There are conflicting views of thought: western philosophy says that consciousness emerged from biological evolution, whereas eastern philosophy says that it has always been in the universe.  Hameroff thinks it's a combination of both.  He spoke of the paramecium, a unicelluar organism that appears to think and act on its own, pointing to some level of consciousness.

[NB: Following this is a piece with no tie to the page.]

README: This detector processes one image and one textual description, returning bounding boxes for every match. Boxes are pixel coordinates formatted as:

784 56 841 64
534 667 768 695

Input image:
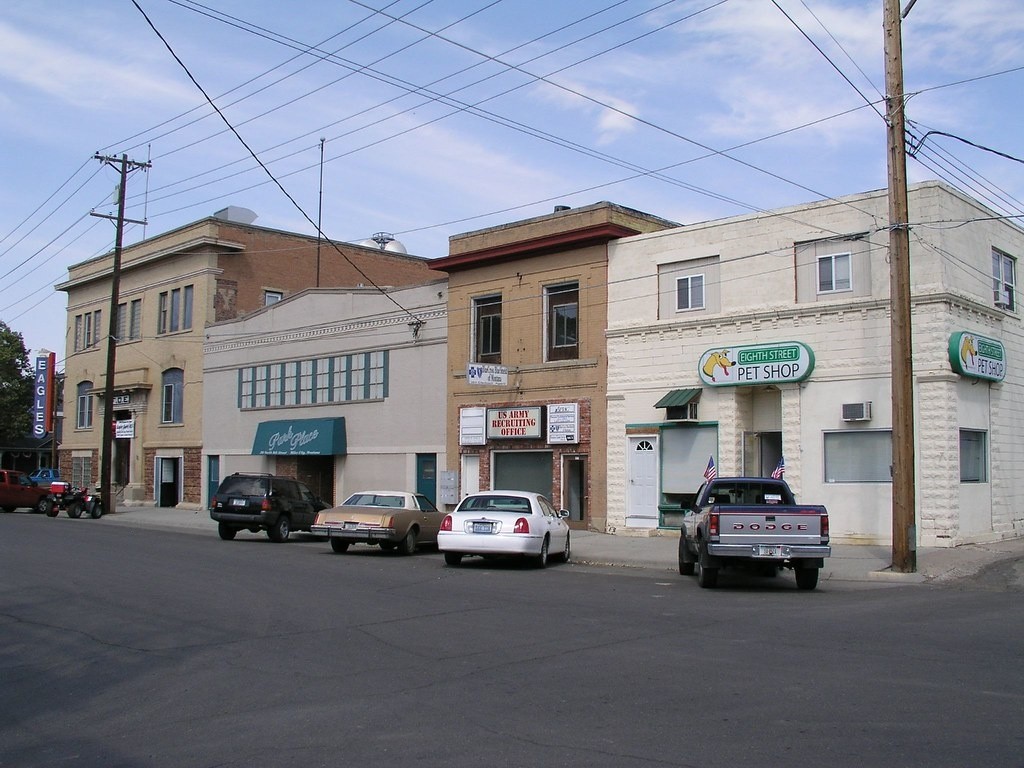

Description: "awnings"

A number of experiments and studies have been directed towards cracking consciousness.  One such study speaks of a sort of "readiness potential" we all seem to have.  Apparently, the decisions we make take place in our subconscious minds before we actually become aware of them. An experiment described in the magazine Nature, consisted of participants looking at random letters on a screen. They were told to press a button whenever they felt the urge to. It was found that "the conscious decision to push the button was made about a second before the actual act, but the team discovered that a pattern of brain activity seemed to predict that decision by as many as seven seconds." The experimenters linked this phenomena to free will, and deduced that perhaps free will is an illusion. (I don't agree with that thought; the decisions are still made in our own subconscious minds, irrespective of whether we're aware of them or not.)

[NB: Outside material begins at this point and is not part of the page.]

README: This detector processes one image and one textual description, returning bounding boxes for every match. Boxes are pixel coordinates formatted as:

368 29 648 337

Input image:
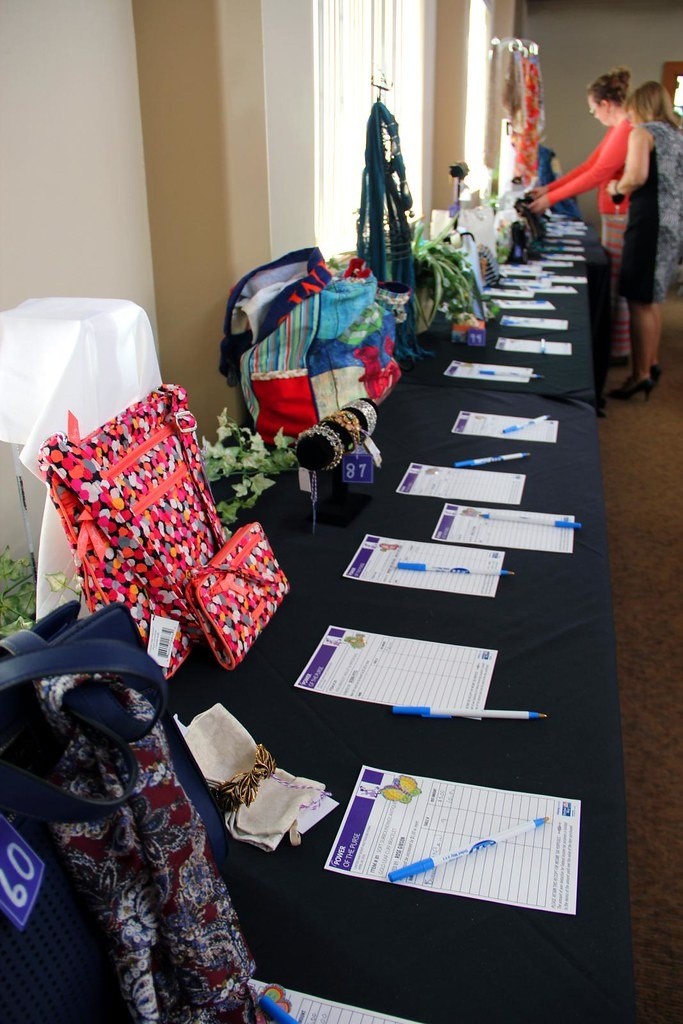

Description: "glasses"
589 103 599 116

Work done by Anirban Bandyopadhyay in Japan addresses the molecular side of consciousness: moletronics and intelligence, or "molecular machines".  Bandyopadhyay, who was also at the conference, is up to immensely interesting work involving the actual circuitry of the brain.  I suggest you take some time out to peruse his website, which has tons of information as well as links to general news articles that discuss his team's work.

A ton of the papers at the conference addressed the effects of meditation on the human body and mind.  There's a protein in our saliva linked to immunity that seems to be more prominent in meditators, positive physical changes are observed in our brains' neuronal connections after meditation, small changes in personality traits according to Jung's personality theory can be observed after a regime of yoga and meditation (eg. extroversion seems to tend to introversion)... the list goes on and on.

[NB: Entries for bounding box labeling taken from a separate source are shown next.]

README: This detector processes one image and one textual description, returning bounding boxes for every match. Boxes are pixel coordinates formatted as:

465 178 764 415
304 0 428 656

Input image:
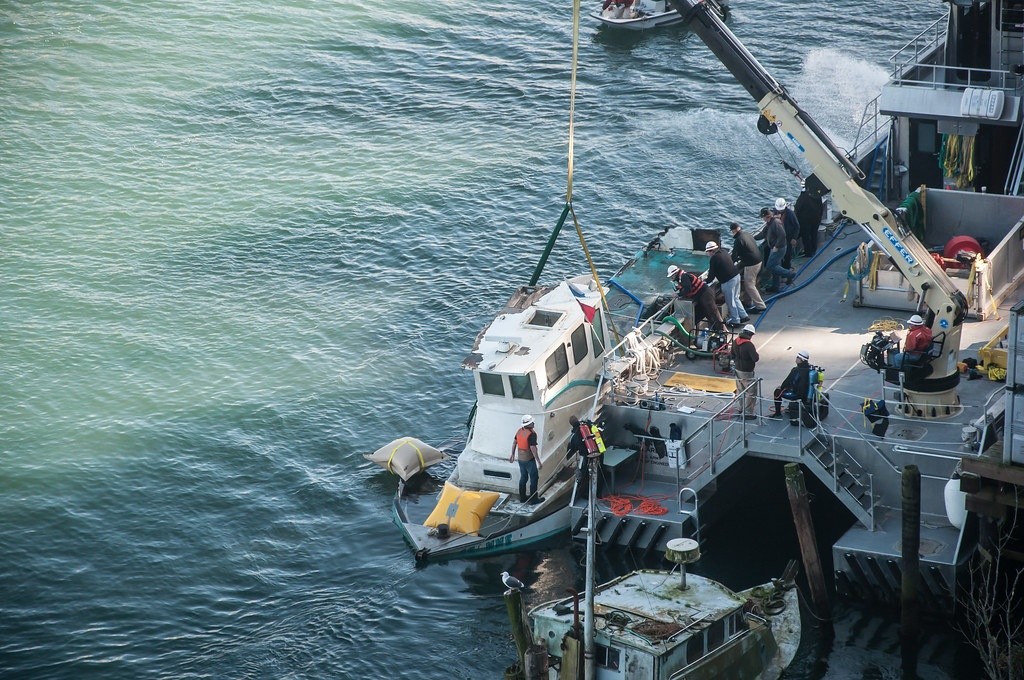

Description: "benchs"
789 392 829 428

An old lab-mate and I ran some preliminary experiments on the effect of meditation on the vocal output of singers, and presented a poster at this conference as well. However, ours was just a pilot study: we wanted to see whether meditation affected how far singers deviated from a reference note.  We measured the errors (|sung note frequency - actual note frequency|) before and after meditative sessions for 20 participants, and found that the errors after meditation were less than the errors prior to the meditative sessions.  It was pretty cool to observe!  I'd be interested in gathering a larger number of participants, spanning a whole bunch of philosophical and religious backgrounds.

The field of consciousness is absolutely fascinating, and researchers across the world are becoming more and more conscious (ha!) about it.  I can't wait to see what they come up with.